# TASK DETAILS:
The material below is to be copied exactly from the line with "Mercedes-Benz Vito Kasten" up to and including the line with "Superfoods for Boosting", with nothing else kept and no pictures.

# RECORDED INFORMATION:
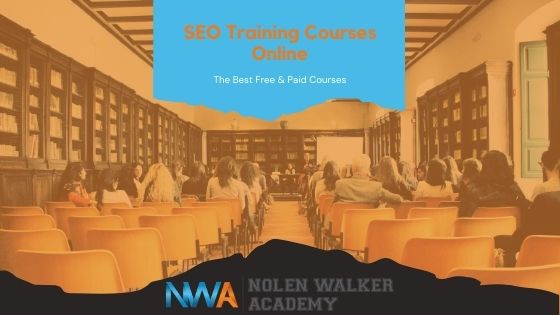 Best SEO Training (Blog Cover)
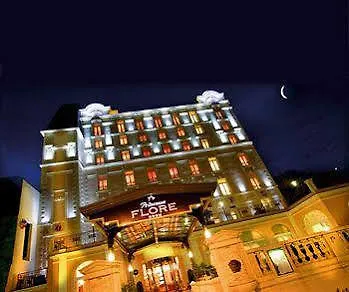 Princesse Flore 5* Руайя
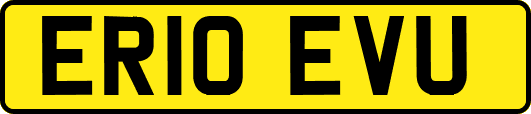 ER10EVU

* * *

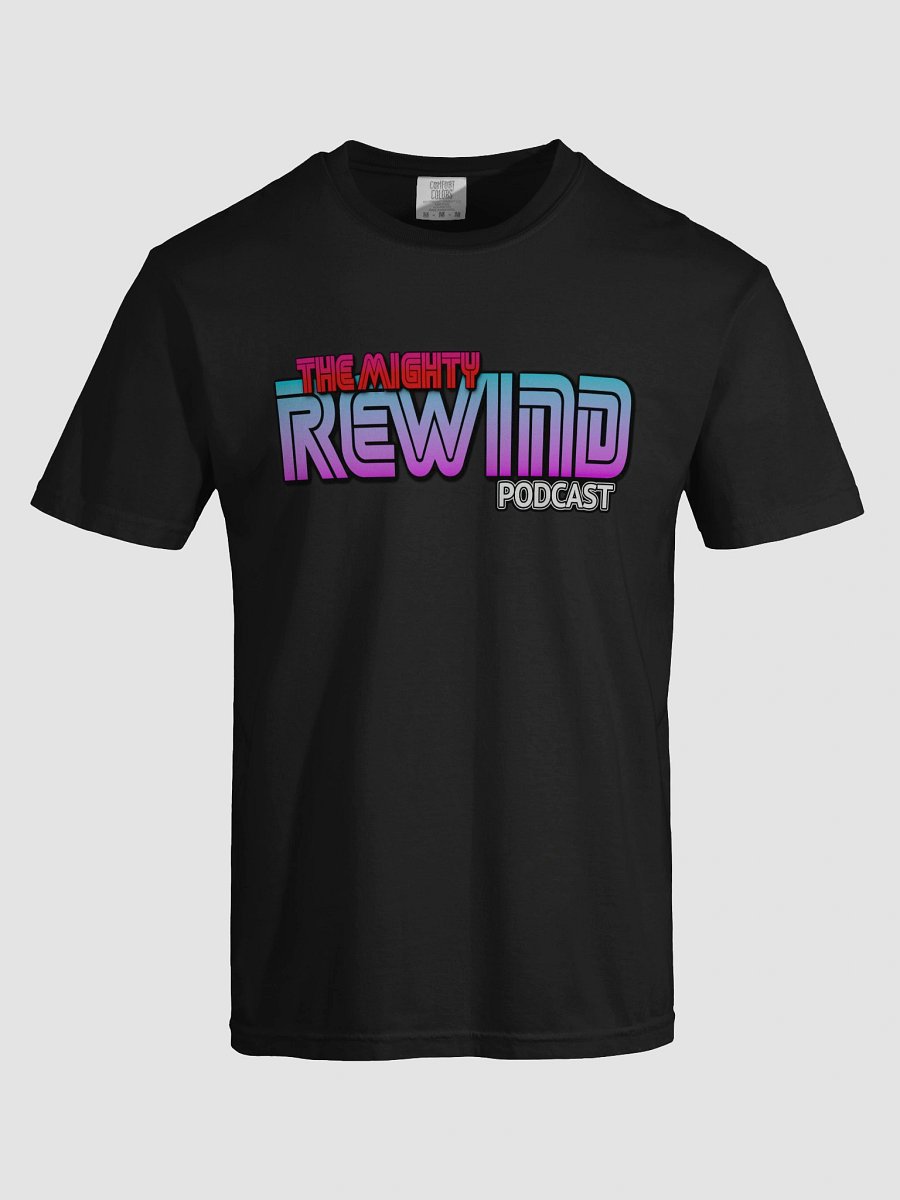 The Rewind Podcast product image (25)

--

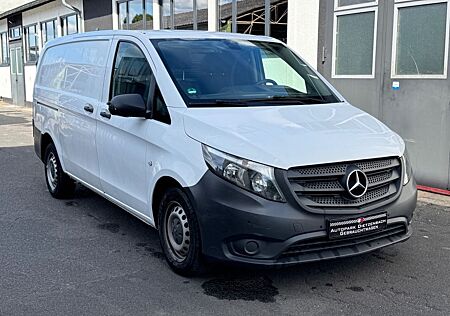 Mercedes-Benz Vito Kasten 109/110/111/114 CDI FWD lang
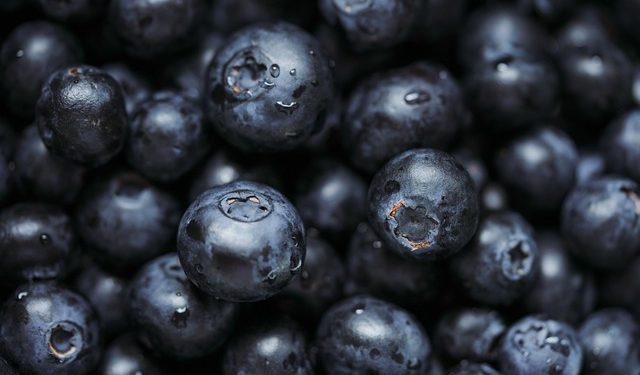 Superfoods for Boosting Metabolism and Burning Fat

# REPLY:
 Mercedes-Benz Vito Kasten 109/110/111/114 CDI FWD lang
 Superfoods for Boosting Metabolism and Burning Fat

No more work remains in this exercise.